_SELECTED EXCERPT_
::::
Message-ID: <5027F63F.8070107@panasas.com>
Date: Sun, 12 Aug 2012 21:30:23 +0300
From: Boaz Harrosh <bharrosh@panasas.com>
MIME-Version: 1.0
To: Peng Tao <bergwolf@gmail.com>
CC: <linux-nfs@vger.kernel.org>, Peng Tao <tao.peng@emc.com>
Subject: Re: [PATCH RFC 2/3] NFS41: send real write size in layoutget
References: <1344391392-1948-1-git-send-email-bergwolf@gmail.com> <1344391392-1948-3-git-send-email-bergwolf@gmail.com>
In-Reply-To: <1344391392-1948-3-git-send-email-bergwolf@gmail.com>
Content-Type: text/plain; charset="UTF-8"
Sender: linux-nfs-owner@vger.kernel.org

On 08/08/2012 05:03 AM, Peng Tao wrote:

> From: Peng Tao <tao.peng@emc.com>
> 
> For bufferred write, scan dirty pages to find out longest continuous
> dirty pages. In this case, also allow layout driver to specify a
> maximum layoutget size which is useful to avoid busy scanning dirty pages
> for block layout client.
> 
> For direct write, just use dreq->bytes_left.
> 
> Signed-off-by: Peng Tao <tao.peng@emc.com>
> ---
>  fs/nfs/direct.c   |    7 ++++++
>  fs/nfs/internal.h |    1 +
>  fs/nfs/pnfs.c     |   58 +++++++++++++++++++++++++++++++++++++++++++++++++++-
>  3 files changed, 64 insertions(+), 2 deletions(-)
> 
> diff --git a/fs/nfs/direct.c b/fs/nfs/direct.c
> index c39f775..c1899dd 100644
> --- a/fs/nfs/direct.c
> +++ b/fs/nfs/direct.c
> @@ -46,6 +46,7 @@
>  #include <linux/kref.h>
>  #include <linux/slab.h>
>  #include <linux/task_io_accounting_ops.h>
> +#include <linux/module.h>
>  
>  #include <linux/nfs_fs.h>
>  #include <linux/nfs_page.h>
> @@ -191,6 +192,12 @@ static void nfs_direct_req_release(struct nfs_direct_req *dreq)
::::
_EXERCISE OBJECTIVE_
Please answer these questions about the patch email, one answer per line:
1. Who sent the reply?
2. For direct write, what does the patch use?
3. How many files does the patch change?
The lines after this are not needed.
::::
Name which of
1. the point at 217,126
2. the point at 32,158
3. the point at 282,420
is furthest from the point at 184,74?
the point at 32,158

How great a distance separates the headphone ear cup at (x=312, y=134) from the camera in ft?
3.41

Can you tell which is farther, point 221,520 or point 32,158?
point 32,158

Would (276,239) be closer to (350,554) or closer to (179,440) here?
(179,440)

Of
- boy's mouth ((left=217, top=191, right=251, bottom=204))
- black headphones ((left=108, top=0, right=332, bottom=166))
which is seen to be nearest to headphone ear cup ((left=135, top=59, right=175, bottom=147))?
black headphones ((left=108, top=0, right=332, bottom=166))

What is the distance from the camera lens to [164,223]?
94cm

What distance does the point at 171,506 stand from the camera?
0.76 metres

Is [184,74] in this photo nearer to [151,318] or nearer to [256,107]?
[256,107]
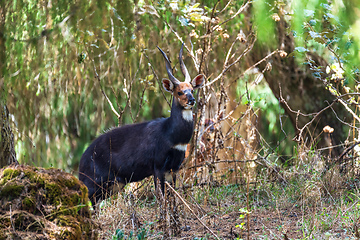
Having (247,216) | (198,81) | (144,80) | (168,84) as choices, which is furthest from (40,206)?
(144,80)

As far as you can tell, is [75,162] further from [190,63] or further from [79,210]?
[79,210]

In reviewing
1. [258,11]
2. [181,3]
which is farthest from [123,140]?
[258,11]

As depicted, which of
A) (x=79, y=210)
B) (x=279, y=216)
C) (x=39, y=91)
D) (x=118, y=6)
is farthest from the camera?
(x=39, y=91)

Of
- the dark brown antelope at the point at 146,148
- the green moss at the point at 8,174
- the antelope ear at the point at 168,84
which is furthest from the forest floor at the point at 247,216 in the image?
the antelope ear at the point at 168,84

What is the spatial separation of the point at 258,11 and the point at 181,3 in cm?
347

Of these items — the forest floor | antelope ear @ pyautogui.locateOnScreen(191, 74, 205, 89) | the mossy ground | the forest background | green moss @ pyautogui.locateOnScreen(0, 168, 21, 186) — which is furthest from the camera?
the forest background

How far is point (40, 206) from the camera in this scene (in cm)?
326

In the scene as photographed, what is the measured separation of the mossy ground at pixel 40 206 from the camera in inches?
125

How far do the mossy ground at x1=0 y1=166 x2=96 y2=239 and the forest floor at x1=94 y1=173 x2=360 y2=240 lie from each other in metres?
0.50

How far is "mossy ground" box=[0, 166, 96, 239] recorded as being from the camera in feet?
10.4

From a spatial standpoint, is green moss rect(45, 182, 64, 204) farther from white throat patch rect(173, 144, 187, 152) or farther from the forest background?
the forest background

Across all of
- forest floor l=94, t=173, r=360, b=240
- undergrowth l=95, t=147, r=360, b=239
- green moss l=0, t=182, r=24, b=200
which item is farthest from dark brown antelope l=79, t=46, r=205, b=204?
green moss l=0, t=182, r=24, b=200

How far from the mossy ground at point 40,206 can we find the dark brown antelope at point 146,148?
2078 mm

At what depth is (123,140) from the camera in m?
6.07
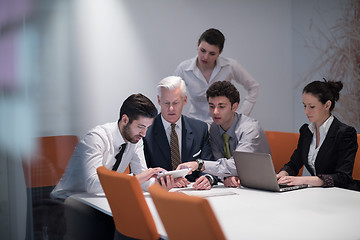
::::
_SOLUTION TO THIS TASK_
1. Boaz Harrosh
2. dreq->bytes_left
3. 3